RegexBuilder

RegexBuilder is a class that helps you build regular expressions. It is based on the SuperExpressive library. The API uses the fluent builder pattern, and is completely immutable. It is built to be discoverable and predictable.

  • Properties and methods describe what they do in plain English.

  • Order matters! Quantifiers are specified before the thing they change, just like in English (e.g. RegexBuilder().exactly(5).digit().)

  • If you make a mistake, you’ll know how to fix it. Edify will guide you towards a fix if your expression is invalid.

  • subexpressions can be used to create meaningful, reusable components.

.any_char()

.any_char() matches any single character.

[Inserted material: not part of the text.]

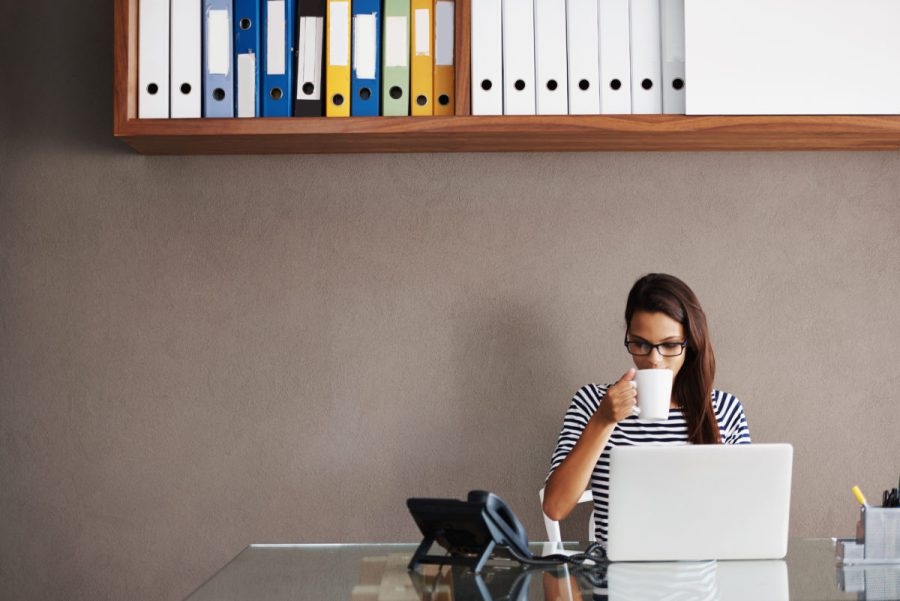 woman-sipping-coffee-at-her-desk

from edify import RegexBuilder

# returns re.compile('.')
expr = RegexBuilder().any_char().to_regex()
assert expr.match('a') # Matches
assert expr.match('hello') # Matches

.whitespace_char()

.whitespace_char() matches any whitespace character, including the special whitespace characters: \r\n\t\f\v.

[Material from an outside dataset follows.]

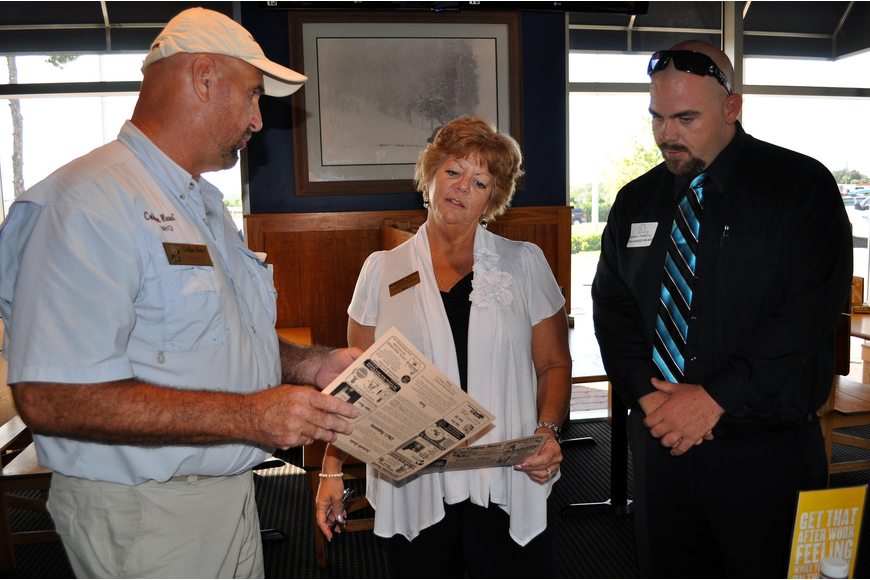 Ed Koehler of Coffee News shows Pat Martin and Shaun Martin of Pampered Movers a copy of Coffee News during the Siesta Key Chamber luncheon Friday, Oct. 7 at Buffalo Wild Wings.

from edify import RegexBuilder

# returns re.compile('\s')
expr = RegexBuilder().whitespace_char().to_regex()
assert expr.match(' ') # Matches
assert expr.match('\n') # Matches
assert expr.match('\t') # Matches
assert expr.match('\r') # Matches
assert expr.match('\f') # Matches
assert expr.match('\v') # Matches
assert not expr.match('a') # Doesn't match
assert not expr.match('hello') # Doesn't match

.non_whitespace_char()

.non_whitespace_char() matches any non-whitespace character, excluding also the special whitespace characters: \r\n\t\f\v.

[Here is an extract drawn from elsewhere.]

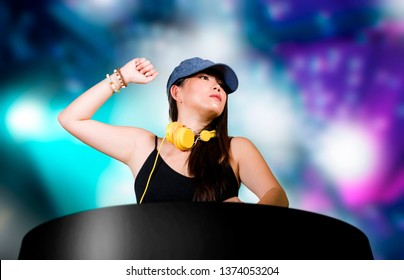 young attractive and happy Asian Japanese DJ woman remixing techno music using deejay gear and headphones at night club with lights background in clubbing fun and night lifestyle concept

from edify import RegexBuilder

# returns re.compile('\S')
expr = RegexBuilder().non_whitespace_char().to_regex()
assert expr.match('a') # Matches
assert expr.match('hello') # Matches
assert not expr.match(' ') # Doesn't match
assert not expr.match('\n') # Doesn't match
assert not expr.match('\t') # Doesn't match
assert not expr.match('\r') # Doesn't match
assert not expr.match('\f') # Doesn't match
assert not expr.match('\v') # Doesn't match
assert not expr.match('\u00a0') # Doesn't match
assert not expr.match('\u2000') # Doesn't match

.digit()

.digit() matches any digit from 0-9.

from edify import RegexBuilder

# returns re.compile('\d')
expr = RegexBuilder().digit().to_regex()
assert expr.match('1') # Matches
assert expr.match('9') # Matches
assert not expr.match('a') # Doesn't match
assert not expr.match('\u00a0') # Doesn't match

.non_digit()

.non_digit() matches any non-digit.

from edify import RegexBuilder

# returns re.compile('\D')
expr = RegexBuilder().non_digit().to_regex()
assert expr.match('a') # Matches
assert expr.match('\u00a0') # Matches
assert not expr.match('1') # Doesn't match
assert not expr.match('9') # Doesn't match

.word()

.word() matches any alpha-numeric (a-z, A-Z, 0-9) characters, as well as _.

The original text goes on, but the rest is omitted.